-- To do --
Render this sentence from the article on Trust Wallet's Agent Kit in Spanish: "Trust Wallet is pushing deeper into the agent economy with a product that turns AI from observer into actor."

**** Exercise passage ****

Trust Wallet Deploys AI Agents for Real Crypto Transactions Across 25+ Chains

Trust Wallet launched Agent Kit, enabling AI agents to execute real crypto transactions across 25+ chains under user-defined controls.
Table of Contents

TL;DR

  • Trust Wallet’s Agent Kit lets AI agents execute crypto transactions across more than 25 blockchains from self-custodied or agent wallets under user-set rules.
  • The toolkit supports swaps, dollar-cost averaging, limit orders, and similar actions, and Trust Wallet says developers can build with it in under 15 minutes.
  • The launch frames autonomous execution as controlled infrastructure for self-custody, suggesting the next wallet competition may center on agent permissions, not smarter assistants.

Trust Wallet is pushing deeper into the agent economy with a product that turns AI from observer into actor. The key change is that agents can now move real assets, not just surface information or suggestions. Through its Trust Wallet Agent Kit, the company says AI agents can execute crypto transactions across more than 25 blockchains from self-custodied or agent wallets. The toolkit is framed around user-defined rules, giving agents room to act while keeping authority bounded. That makes the launch feel less like chatbot theater and more like infrastructure for autonomous finance in practice.

Why the wallet layer matters for agentic crypto

A wallet standard for AI can sound abstract until the functions become concrete. Trust Wallet is trying to make agent activity operational by focusing on transactions that people already understand. The Agent Kit supports swaps, dollar-cost averaging, limit orders, and other actions inside guardrails set by the user. It is also being pitched as lightweight enough to build with in under 15 minutes, a detail that matters because adoption often depends on how fast developers can move from concept to working flow. In that sense, usability is part of the strategy, not a secondary feature.

Trust Wallet’s Agent Kit lets AI agents execute crypto transactions across more than 25 blockchains from self-custodied or agent wallets under user-set rules.

The product lands at a moment when crypto companies are racing to become the wallet layer for machine actors. What Trust Wallet appears to be betting is that control, not just capability, will decide whether users actually trust autonomous execution. By emphasizing self-custody and rule setting, the rollout frames AI as an extension of user intent rather than a replacement for it. That distinction matters in crypto, where convenience often collides with fears around delegation and security. If agents are going to trade or rebalance on a user’s behalf, the permission model has to feel legible.

The broader implication is difficult to miss. Trust Wallet is treating AI agents not as a marketing accessory, but as a new kind of wallet user that may need transaction rails across chains. If that thesis holds, the competitive battle may shift from who offers the best assistant to who provides the safest execution framework. The launch does not settle whether people will hand autonomy to software. But it does move the discussion: agents are no longer being positioned to advise, search, or alert. They are being invited to transact under rules, onchain, with assets.

**** Entries supplied ****

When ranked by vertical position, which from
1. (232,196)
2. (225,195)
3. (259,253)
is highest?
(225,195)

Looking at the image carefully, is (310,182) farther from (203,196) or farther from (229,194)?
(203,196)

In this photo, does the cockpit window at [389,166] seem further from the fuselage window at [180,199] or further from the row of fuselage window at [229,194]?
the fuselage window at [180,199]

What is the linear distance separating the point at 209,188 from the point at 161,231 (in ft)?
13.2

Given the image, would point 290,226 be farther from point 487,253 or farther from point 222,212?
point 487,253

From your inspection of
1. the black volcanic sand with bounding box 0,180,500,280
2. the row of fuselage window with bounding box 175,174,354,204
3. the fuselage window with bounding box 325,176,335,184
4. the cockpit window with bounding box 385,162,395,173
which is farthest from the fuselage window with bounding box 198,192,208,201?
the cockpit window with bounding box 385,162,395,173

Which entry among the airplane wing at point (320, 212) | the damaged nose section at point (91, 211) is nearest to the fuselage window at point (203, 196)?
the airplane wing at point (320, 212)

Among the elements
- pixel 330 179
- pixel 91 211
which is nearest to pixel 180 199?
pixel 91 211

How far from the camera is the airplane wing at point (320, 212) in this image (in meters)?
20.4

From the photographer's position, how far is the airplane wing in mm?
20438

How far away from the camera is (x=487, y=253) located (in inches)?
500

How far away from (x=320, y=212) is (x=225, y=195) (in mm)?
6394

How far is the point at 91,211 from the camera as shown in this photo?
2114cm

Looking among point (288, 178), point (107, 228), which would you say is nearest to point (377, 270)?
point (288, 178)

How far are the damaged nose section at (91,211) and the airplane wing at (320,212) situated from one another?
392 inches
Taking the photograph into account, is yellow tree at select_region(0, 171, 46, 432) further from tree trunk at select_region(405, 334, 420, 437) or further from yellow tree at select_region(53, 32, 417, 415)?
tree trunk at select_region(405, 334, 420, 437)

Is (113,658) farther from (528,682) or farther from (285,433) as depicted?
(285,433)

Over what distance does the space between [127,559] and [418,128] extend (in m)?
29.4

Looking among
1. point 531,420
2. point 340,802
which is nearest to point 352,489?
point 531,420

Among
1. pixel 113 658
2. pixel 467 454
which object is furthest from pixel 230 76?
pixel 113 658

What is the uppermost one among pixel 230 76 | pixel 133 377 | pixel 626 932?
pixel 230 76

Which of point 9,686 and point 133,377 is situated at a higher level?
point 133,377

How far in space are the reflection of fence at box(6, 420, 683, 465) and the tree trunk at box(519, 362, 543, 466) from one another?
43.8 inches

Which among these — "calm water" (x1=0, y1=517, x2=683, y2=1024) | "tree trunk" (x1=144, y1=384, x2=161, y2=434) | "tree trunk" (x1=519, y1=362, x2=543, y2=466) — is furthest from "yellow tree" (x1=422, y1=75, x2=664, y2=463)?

****

-- Answer box --
Trust Wallet se adentra más en la economía de los agentes con un producto que convierte a la IA de observadora en actora.